TASKS |
**a)** From the forum thread about the shipped plane, write out the passage starting at "## tailwagger (Nov" and ending at "rest on top.".
**b)** In the forum thread about the shipped plane, how does tailwagger compare the weight of a No. 7 with that of a No. 5?
## BEGIN SELECTED PASSAGE
Wonder how much that would cost?


----------



## Sleeper (Mar 24, 2009)

I bought this old No. 5 Bailey plane off of eBay and it’s been lost in the mail for two weeks. The box was a little beat up and when I open it the plane was on the bottom with the knob pressed up against the corner with no damage


----------



## tailwagger (Nov 21, 2013)

Sleeper said:


> I bought this old No. 5 Bailey plane off of eBay and it’s been lost in the mail for two weeks. The box was a little beat up and when I open it the plane was on the bottom with the knob pressed up against the corner. I immediately thought of you, but it was in good shape with no damage what so ever. They had all this nice bubble wrap but instead of actually wrapping it in the wrap they laid one piece on the bottom and stuffed the rest on top.
> Well it somehow made without damage and only reinforces my thought that your damage was not caused during shipping


Okay, just curious then... what's your theory? 

I can already see problems with your comparison right off the bat...
1) A No. 7 is nearly twice as heavy as a No. 5. 
2) And yours came with the frog and irons attached, which would have take some of the beating. As in original post, mine shipped with only the knob attached.
3) Mine didn't have bubble wrap or cushion wrap as yours did.
4) One shipment is not enough sample size to be significant for analysis. Of course poorly packaged items can arrive without significant damage. I never argued that. In fact, I'm not sure why there is an argument about this at all. A crappy thing happened. No reason to kick a guy when he's down.

But whatever. I've moved on from this.


----------



## Sleeper (Mar 24, 2009)

Oops! Sounds like I offended you, Sorry just trying to help. I don’t have anything more to say to you.


----------
## END SELECTED PASSAGE
## BEGIN DATASET ROWS
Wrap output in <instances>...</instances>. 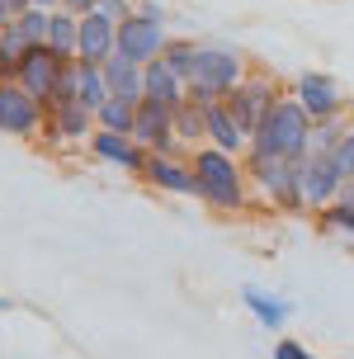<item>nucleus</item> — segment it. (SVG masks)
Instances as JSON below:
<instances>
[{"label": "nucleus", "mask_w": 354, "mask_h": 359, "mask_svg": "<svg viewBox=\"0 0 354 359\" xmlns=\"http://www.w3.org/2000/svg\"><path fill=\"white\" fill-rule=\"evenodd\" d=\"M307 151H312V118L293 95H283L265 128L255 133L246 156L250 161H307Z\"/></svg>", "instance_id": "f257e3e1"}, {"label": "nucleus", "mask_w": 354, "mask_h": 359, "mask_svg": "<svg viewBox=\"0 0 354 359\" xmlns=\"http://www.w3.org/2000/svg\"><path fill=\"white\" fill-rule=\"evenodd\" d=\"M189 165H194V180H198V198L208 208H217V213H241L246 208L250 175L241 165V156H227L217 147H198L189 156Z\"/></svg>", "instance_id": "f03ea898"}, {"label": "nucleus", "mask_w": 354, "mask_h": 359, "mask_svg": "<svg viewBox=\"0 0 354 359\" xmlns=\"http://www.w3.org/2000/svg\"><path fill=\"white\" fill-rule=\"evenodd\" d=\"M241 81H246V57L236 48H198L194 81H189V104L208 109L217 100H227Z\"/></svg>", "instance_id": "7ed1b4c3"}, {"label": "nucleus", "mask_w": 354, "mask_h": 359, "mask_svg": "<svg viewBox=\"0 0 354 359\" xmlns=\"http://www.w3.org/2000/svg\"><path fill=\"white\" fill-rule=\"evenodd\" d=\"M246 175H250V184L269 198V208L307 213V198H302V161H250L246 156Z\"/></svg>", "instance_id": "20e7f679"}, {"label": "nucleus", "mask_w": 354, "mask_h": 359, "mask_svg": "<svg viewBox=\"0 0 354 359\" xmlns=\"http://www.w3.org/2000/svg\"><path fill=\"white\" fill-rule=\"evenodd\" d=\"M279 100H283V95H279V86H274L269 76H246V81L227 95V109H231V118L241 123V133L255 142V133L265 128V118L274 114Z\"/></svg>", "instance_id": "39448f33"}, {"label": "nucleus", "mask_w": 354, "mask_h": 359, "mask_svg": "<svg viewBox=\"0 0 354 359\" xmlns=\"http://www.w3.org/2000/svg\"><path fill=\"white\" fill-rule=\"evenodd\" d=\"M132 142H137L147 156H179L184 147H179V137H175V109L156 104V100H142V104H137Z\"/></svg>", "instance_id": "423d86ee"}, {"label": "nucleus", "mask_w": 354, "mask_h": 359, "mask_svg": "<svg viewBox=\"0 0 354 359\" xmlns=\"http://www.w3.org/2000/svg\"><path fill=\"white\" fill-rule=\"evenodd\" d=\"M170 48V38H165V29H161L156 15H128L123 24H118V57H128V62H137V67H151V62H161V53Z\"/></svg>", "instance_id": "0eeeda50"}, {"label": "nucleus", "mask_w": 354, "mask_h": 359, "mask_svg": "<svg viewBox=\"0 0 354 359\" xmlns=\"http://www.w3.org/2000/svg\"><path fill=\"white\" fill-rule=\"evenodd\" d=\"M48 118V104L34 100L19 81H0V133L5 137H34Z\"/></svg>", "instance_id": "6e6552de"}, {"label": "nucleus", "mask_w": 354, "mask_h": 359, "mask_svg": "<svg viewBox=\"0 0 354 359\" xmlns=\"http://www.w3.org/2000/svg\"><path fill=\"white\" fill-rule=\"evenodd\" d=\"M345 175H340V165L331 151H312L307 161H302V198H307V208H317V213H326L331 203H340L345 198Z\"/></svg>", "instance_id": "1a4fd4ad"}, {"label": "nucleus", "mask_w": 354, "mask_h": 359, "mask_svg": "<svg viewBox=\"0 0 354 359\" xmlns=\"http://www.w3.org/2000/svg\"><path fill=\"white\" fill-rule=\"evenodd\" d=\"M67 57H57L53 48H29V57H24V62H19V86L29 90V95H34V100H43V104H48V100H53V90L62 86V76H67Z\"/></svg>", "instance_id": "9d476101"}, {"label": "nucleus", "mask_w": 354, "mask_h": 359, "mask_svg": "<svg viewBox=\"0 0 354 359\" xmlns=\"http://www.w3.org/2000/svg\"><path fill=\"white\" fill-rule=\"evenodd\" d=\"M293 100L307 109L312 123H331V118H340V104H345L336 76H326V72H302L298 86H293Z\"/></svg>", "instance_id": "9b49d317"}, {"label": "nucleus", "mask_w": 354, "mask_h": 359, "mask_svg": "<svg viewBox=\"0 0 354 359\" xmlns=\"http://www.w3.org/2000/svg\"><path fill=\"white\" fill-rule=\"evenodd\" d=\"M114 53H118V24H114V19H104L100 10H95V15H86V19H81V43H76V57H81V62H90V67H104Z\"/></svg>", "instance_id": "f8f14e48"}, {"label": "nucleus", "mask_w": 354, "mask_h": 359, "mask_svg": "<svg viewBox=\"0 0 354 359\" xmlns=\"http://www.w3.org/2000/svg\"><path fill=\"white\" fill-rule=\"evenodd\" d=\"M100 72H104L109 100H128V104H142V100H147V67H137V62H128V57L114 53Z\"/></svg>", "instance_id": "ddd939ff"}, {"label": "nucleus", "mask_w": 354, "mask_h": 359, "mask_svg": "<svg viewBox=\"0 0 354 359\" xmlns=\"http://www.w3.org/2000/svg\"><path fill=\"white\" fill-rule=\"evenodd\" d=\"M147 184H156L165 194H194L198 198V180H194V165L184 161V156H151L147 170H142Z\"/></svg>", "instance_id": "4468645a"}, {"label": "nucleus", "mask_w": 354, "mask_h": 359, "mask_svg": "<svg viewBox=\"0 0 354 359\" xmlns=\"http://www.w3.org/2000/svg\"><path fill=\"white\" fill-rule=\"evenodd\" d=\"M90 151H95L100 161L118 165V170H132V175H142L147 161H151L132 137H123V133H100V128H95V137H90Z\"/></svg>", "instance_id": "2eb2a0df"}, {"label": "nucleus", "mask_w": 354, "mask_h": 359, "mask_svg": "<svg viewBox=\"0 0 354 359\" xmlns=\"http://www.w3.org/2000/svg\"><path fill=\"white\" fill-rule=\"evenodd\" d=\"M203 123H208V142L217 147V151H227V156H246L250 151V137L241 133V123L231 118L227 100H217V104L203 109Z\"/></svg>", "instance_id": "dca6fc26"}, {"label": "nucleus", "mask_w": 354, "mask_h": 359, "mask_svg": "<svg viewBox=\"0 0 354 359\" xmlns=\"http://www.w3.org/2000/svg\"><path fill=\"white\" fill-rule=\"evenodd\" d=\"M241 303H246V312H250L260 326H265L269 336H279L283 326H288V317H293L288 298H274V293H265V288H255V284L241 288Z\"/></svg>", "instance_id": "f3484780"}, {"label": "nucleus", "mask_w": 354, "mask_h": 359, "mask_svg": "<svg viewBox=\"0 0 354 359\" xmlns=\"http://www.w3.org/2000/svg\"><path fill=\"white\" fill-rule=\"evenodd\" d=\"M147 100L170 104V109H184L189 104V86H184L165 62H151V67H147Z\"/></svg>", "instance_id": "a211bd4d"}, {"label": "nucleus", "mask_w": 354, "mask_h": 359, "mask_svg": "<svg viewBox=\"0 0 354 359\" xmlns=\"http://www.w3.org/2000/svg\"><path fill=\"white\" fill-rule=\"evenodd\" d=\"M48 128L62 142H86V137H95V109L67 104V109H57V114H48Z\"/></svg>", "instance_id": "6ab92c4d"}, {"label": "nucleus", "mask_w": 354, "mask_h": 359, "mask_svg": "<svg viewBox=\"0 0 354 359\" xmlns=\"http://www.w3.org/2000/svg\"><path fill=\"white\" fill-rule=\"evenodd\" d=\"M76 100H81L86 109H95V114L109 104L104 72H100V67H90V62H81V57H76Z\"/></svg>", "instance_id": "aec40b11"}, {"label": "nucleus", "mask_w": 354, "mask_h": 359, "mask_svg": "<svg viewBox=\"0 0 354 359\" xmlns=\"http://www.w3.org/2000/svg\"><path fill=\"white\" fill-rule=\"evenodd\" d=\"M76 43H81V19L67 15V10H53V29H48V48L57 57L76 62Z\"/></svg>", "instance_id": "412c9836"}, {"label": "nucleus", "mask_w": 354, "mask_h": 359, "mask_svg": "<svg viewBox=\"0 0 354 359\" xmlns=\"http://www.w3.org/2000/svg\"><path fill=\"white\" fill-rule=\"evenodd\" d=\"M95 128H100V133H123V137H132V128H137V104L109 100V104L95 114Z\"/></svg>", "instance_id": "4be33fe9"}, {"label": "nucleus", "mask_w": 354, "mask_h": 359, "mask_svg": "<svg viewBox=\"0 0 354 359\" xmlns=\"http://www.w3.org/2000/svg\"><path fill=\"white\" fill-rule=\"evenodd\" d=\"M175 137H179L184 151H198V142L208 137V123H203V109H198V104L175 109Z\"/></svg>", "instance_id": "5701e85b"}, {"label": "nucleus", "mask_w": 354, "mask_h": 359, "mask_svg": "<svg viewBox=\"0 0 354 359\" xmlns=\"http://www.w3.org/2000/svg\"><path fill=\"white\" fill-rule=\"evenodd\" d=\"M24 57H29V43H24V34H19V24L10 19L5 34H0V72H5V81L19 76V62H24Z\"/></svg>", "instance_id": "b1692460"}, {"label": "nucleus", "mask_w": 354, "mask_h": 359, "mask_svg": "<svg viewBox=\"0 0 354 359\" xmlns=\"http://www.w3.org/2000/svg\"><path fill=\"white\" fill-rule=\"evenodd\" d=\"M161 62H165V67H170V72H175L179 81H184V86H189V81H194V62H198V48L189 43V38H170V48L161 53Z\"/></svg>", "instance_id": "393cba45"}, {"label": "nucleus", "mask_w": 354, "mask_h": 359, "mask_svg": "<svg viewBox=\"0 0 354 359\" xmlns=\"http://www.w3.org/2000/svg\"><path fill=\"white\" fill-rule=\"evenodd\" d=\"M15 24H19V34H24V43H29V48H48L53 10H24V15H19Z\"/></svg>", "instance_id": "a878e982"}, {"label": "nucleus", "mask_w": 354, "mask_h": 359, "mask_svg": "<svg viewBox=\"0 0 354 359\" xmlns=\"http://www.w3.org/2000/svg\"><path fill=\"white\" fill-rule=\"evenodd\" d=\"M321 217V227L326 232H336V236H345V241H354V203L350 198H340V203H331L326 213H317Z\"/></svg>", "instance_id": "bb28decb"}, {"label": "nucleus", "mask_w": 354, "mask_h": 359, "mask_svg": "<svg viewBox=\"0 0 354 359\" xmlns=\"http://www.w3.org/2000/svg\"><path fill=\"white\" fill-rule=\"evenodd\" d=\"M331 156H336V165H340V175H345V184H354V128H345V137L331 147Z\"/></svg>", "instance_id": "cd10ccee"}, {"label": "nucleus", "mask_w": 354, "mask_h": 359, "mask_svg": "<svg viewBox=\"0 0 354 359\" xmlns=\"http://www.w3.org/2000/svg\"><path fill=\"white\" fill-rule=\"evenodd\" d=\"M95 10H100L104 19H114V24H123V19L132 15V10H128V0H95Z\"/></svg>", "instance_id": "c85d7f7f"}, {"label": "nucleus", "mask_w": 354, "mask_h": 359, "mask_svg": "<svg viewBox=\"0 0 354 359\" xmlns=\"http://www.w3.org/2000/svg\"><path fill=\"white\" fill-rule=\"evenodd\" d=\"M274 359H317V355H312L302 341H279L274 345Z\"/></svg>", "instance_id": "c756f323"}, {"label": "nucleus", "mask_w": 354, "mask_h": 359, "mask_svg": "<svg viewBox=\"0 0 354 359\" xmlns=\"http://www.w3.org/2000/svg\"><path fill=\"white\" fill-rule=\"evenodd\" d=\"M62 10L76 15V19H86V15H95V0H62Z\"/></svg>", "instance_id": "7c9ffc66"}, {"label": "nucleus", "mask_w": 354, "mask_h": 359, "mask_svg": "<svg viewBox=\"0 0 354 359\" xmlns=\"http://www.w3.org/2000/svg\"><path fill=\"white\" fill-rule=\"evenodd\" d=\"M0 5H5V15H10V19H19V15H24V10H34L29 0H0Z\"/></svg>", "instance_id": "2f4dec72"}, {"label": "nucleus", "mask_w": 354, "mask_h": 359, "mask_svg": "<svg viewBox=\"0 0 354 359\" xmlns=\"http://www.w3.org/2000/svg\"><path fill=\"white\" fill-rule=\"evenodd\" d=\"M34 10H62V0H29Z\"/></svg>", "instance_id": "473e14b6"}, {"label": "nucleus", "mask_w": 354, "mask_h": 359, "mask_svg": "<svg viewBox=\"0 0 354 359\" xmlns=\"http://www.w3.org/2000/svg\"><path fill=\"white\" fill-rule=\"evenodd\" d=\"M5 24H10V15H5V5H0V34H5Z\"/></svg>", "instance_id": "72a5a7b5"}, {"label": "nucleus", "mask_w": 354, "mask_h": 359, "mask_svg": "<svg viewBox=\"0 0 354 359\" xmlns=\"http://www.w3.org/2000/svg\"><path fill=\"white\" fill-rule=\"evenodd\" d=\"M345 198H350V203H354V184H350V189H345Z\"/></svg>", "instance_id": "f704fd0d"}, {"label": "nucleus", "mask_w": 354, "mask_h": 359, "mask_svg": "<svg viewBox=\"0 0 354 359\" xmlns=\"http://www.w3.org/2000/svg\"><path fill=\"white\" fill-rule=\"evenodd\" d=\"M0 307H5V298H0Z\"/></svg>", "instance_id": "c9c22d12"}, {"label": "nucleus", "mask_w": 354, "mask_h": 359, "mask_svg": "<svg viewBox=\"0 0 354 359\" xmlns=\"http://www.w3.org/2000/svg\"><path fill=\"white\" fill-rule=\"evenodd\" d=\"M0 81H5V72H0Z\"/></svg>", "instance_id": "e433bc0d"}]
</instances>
## END DATASET ROWS
FULL SOLUTIONS |
**a)**
## tailwagger (Nov 21, 2013)

Sleeper said:


> I bought this old No. 5 Bailey plane off of eBay and it’s been lost in the mail for two weeks. The box was a little beat up and when I open it the plane was on the bottom with the knob pressed up against the corner. I immediately thought of you, but it was in good shape with no damage what so ever. They had all this nice bubble wrap but instead of actually wrapping it in the wrap they laid one piece on the bottom and stuffed the rest on top.

**b)** A No. 7 is nearly twice as heavy as a No. 5.